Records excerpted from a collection
________________________
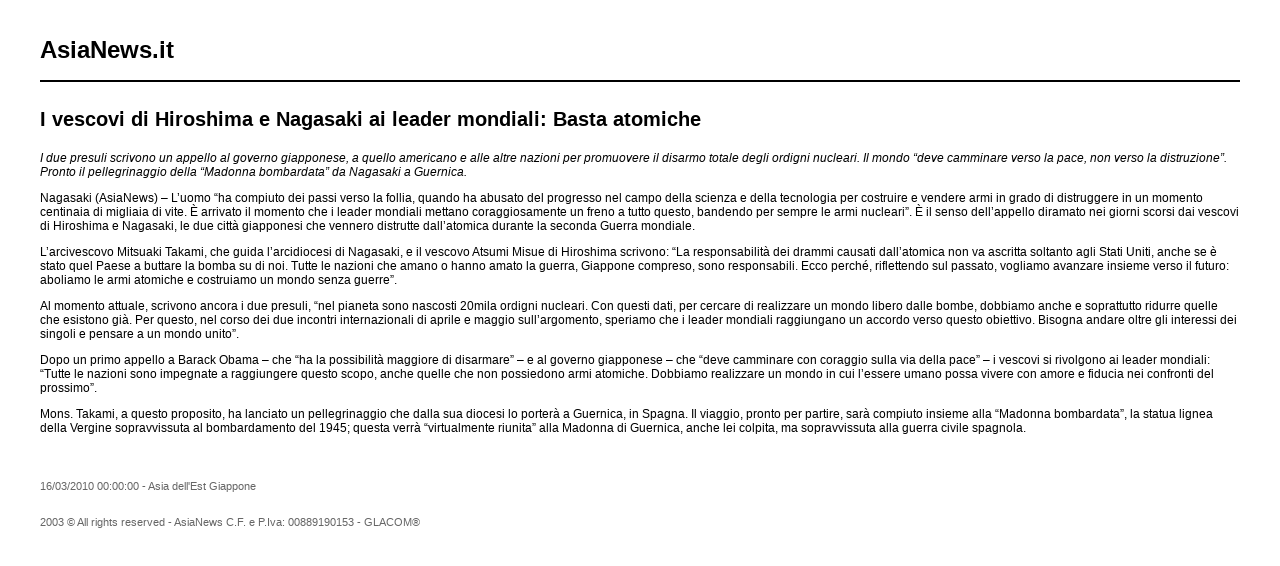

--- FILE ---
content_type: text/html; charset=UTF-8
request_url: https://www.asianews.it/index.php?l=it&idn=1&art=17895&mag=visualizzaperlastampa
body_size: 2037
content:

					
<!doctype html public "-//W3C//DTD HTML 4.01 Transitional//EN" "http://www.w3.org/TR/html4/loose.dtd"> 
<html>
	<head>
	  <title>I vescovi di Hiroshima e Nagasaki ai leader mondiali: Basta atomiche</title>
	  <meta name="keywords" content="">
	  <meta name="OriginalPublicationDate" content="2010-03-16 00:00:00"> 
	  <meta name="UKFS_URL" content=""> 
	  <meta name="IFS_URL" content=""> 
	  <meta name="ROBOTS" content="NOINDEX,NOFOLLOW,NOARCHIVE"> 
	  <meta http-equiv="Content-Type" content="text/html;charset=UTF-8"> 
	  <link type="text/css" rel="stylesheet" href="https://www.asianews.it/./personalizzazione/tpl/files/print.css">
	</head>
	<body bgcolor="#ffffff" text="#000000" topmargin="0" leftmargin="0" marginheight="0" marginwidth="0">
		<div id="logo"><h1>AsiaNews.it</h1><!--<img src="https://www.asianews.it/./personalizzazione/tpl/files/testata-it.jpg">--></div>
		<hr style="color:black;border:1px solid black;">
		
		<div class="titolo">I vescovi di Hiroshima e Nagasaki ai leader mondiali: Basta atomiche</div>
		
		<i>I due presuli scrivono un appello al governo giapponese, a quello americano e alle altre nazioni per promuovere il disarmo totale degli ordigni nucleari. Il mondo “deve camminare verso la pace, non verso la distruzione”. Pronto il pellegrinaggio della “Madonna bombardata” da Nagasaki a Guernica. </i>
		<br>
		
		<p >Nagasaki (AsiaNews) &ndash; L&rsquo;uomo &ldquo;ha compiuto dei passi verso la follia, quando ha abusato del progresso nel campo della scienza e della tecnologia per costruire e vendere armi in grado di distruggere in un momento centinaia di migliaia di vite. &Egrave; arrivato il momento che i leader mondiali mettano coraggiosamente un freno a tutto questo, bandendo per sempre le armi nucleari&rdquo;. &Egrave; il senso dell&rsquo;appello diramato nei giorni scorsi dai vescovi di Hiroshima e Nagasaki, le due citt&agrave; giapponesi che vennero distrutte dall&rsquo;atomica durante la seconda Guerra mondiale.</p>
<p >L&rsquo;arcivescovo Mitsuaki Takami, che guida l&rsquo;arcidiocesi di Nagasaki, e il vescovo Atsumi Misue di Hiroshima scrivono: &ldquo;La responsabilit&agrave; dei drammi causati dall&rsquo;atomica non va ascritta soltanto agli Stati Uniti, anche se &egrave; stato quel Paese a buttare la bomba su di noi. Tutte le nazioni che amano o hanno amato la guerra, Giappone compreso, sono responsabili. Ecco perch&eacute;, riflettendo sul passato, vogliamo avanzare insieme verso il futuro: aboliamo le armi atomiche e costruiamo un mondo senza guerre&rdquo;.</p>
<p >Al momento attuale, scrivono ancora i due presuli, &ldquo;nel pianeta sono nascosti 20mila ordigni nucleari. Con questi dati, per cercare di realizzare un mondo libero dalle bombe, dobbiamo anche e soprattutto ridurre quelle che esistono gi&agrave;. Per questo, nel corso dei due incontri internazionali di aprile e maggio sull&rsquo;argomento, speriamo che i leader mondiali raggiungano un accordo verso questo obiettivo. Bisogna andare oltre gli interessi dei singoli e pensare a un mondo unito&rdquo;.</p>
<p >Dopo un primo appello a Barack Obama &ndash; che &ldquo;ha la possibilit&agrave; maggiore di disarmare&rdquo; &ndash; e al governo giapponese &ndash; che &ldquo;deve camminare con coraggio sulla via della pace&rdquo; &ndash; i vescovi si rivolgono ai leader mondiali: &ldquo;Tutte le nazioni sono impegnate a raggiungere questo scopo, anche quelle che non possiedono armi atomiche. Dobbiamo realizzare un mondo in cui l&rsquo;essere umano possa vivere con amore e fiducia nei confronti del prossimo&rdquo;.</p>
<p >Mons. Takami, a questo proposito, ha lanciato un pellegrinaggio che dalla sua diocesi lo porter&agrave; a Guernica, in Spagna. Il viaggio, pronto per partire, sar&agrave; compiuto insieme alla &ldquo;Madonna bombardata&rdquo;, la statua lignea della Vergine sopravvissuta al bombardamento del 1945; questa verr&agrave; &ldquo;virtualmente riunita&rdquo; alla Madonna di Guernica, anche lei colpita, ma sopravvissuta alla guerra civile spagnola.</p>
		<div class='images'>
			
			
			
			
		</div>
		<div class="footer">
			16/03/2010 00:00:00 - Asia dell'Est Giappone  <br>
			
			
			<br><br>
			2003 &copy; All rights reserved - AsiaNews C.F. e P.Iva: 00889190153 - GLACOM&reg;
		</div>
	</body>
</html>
________________________
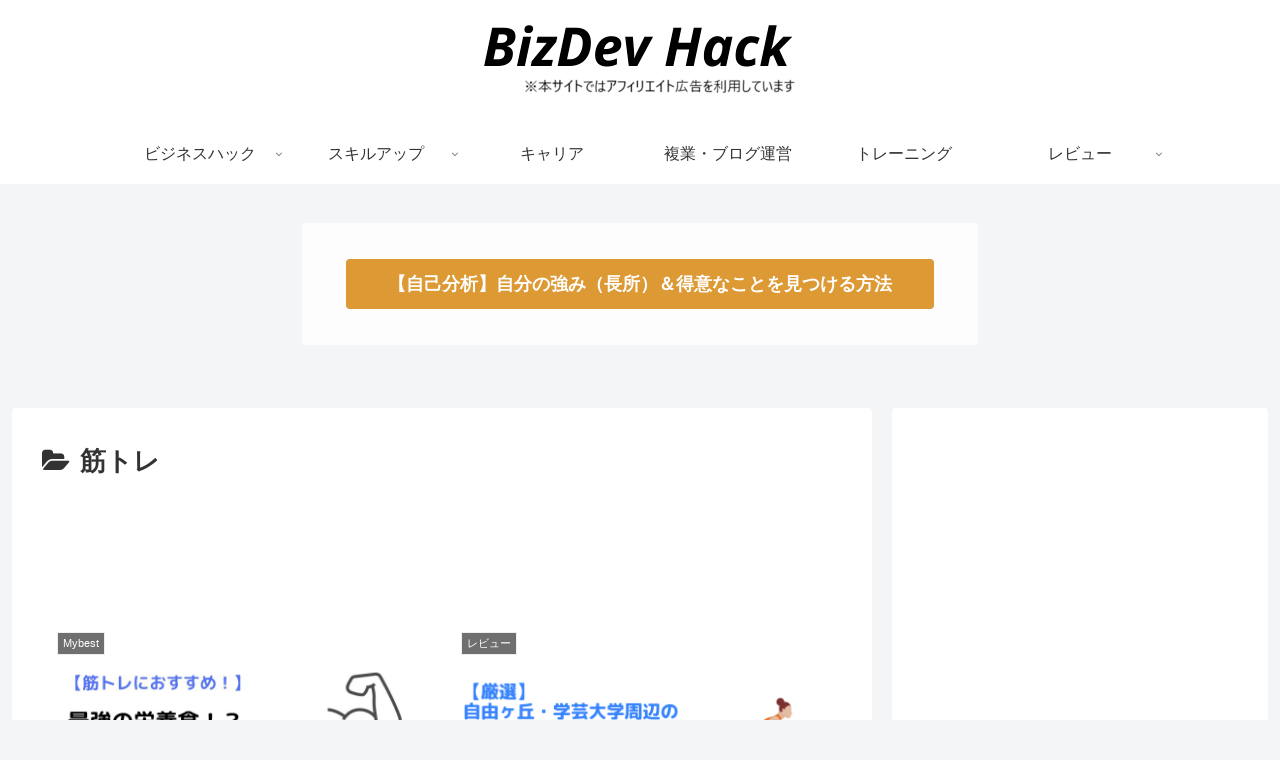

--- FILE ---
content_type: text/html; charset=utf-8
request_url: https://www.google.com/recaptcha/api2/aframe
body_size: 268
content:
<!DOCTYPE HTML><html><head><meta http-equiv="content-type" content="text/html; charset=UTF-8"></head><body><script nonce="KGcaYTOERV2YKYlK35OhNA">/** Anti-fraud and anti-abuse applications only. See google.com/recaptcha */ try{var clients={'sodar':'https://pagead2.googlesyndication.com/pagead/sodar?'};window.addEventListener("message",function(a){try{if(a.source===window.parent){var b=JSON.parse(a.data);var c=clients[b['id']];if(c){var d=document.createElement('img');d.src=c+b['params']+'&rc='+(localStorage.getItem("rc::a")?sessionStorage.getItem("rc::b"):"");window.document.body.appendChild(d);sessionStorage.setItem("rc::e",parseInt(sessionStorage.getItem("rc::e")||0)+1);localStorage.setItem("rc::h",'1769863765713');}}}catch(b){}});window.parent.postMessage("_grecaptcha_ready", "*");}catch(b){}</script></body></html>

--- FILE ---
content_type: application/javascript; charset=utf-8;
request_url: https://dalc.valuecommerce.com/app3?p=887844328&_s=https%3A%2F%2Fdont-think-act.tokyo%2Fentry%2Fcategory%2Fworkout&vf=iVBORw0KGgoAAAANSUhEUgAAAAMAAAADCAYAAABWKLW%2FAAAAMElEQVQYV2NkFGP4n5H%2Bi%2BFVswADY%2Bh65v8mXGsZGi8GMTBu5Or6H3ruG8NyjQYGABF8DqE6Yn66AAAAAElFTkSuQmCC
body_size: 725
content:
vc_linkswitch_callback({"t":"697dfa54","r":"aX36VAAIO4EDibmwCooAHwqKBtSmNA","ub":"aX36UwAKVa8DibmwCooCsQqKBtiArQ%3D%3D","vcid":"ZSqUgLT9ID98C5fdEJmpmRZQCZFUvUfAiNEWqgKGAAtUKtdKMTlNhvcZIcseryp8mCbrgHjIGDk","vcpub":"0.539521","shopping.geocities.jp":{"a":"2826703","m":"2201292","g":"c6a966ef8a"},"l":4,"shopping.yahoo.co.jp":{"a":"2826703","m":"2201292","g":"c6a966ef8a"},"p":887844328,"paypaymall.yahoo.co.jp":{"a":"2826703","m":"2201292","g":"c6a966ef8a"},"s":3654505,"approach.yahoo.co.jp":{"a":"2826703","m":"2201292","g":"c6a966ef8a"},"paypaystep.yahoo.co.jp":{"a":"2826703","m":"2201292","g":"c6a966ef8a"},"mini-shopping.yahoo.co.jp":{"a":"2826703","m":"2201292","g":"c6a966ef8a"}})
________________________
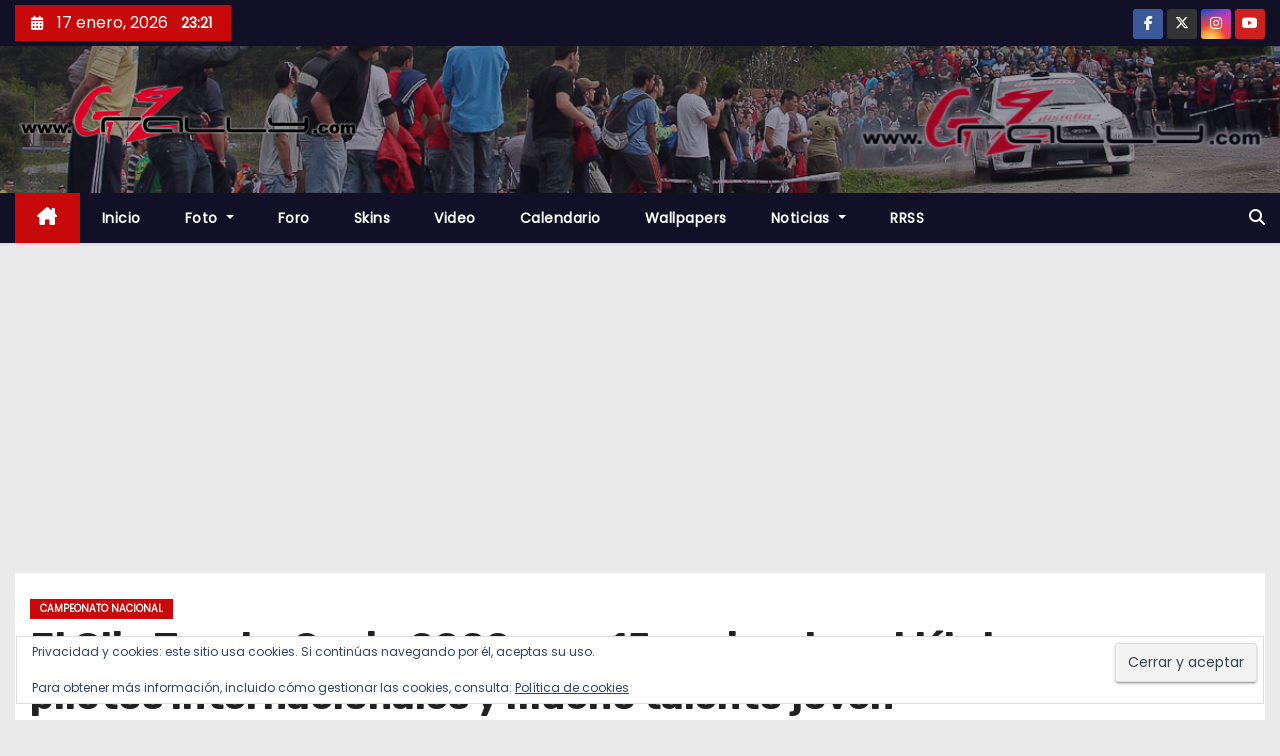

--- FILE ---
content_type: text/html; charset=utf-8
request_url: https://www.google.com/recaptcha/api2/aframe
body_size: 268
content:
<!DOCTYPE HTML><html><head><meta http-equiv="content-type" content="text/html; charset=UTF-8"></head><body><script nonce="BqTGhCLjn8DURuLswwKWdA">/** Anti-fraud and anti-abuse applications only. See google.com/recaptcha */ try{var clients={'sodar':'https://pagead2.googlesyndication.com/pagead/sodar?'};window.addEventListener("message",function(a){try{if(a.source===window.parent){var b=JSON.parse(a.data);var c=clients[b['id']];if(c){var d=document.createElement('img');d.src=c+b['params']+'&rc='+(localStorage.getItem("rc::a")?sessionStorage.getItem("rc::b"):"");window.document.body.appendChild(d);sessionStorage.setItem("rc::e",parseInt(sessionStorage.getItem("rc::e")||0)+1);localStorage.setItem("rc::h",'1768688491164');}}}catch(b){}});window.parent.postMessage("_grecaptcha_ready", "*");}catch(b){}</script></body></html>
________________________
Action item -> In the entries above, find every line holding the word "class" and copy it out.

Answer to this task ->
		<div class="titolo">I vescovi di Hiroshima e Nagasaki ai leader mondiali: Basta atomiche</div>
		<div class='images'>
		<div class="footer">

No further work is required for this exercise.